I had no ideas. Not blocked, just empty. I cleared the working surfaces in the studio and pulled out a piece of scrap batting to start. After pawing through my ziploc-ed scrap baggies (they are sorted by color), I felt drawn to the blacks and blues. Maybe the dark green. No. A few with subtle patterns, a few hand-dyed.
They were wrinkled, as they always are. I ironed them. Ironing is good way to pause and take a moment. What now? With some small squares I began laying out a checkerboard pattern. But I didn't want to do it again; I used a checkerboard as a calendar for Repetition of Days. How about ninepatch? I'm not a fan of ninepatches, although I'll use them for a base sometimes. I didn't have enough squares, so maybe I could fill in, let them go askew, use varying sizes. That's it. Disrupt the nine patch.

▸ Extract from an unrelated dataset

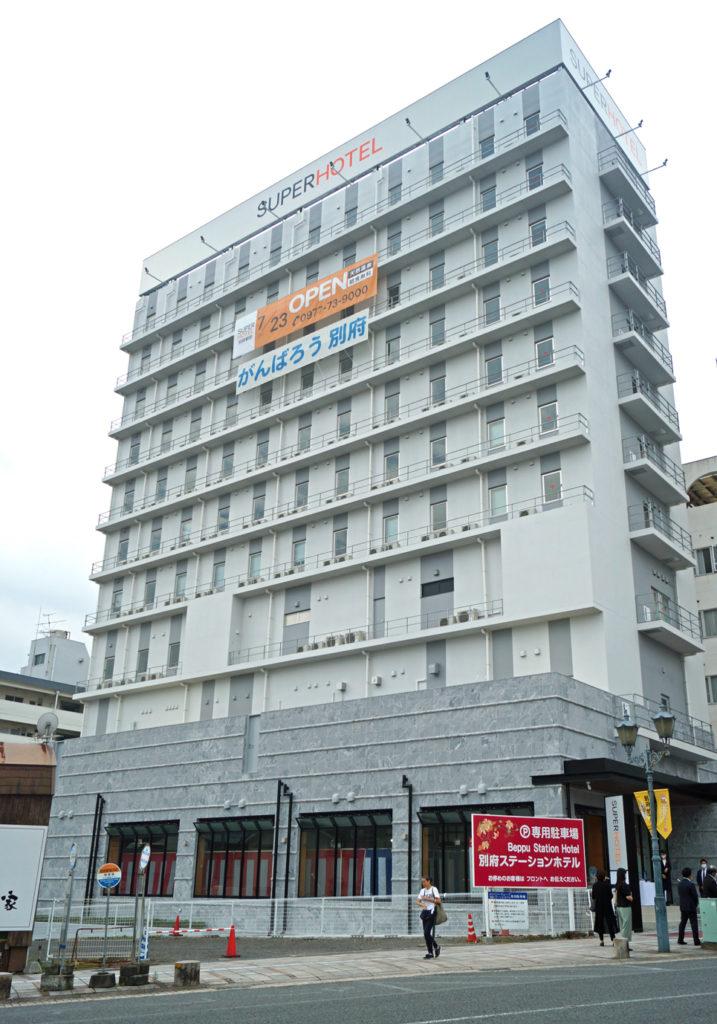 スーパー ホテル 別府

What now? It needed a little color, or would I embroider the color later? Nope. Couldn't resist. Not orange: reminded me of the Aquila quilt. Reds. Darker reds, yes. Maroon flannel. Maroon velvet. Pink velvet too! Just a tiny bit. It is variegated and flashes as the light changes.
I started understanding what I was doing, and I heard a title: Rough Patch: Lightning, No Rain. It would be the fires started by lightning strikes that are impacting some of us in Northern California right now. The maroon and pink are the fires. It could be quilted with metallic silver, the lightning. And some machine stitched texture on the bottom. Got it. Did it.

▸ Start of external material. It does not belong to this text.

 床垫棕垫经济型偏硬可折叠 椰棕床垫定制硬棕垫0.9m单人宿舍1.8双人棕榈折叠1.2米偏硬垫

I wasn't empty. I was just emotionally exhausted. And, perhaps, I was both thinking too hard and trying to push it all away.
The light at 8:36 on Wednesday morning, September 9, 2020, was orangey-pink. We had our lights on all day. It felt like night; the smoke hung above the fog and blotted out the sun. It felt like what children imagine as the Dark Ages.
I wasn't able to get a good picture of the quiltlet, taken by the window, like I usually do. The light was too wrong and too dim.
On September 11, although the air quality was in the purple "Very Unhealthy," the light was better, much closer to the actual colors of the quiltlet.
Sometimes, when the mind doesn't know, the hands know what to do. Just keep swimming. Take care.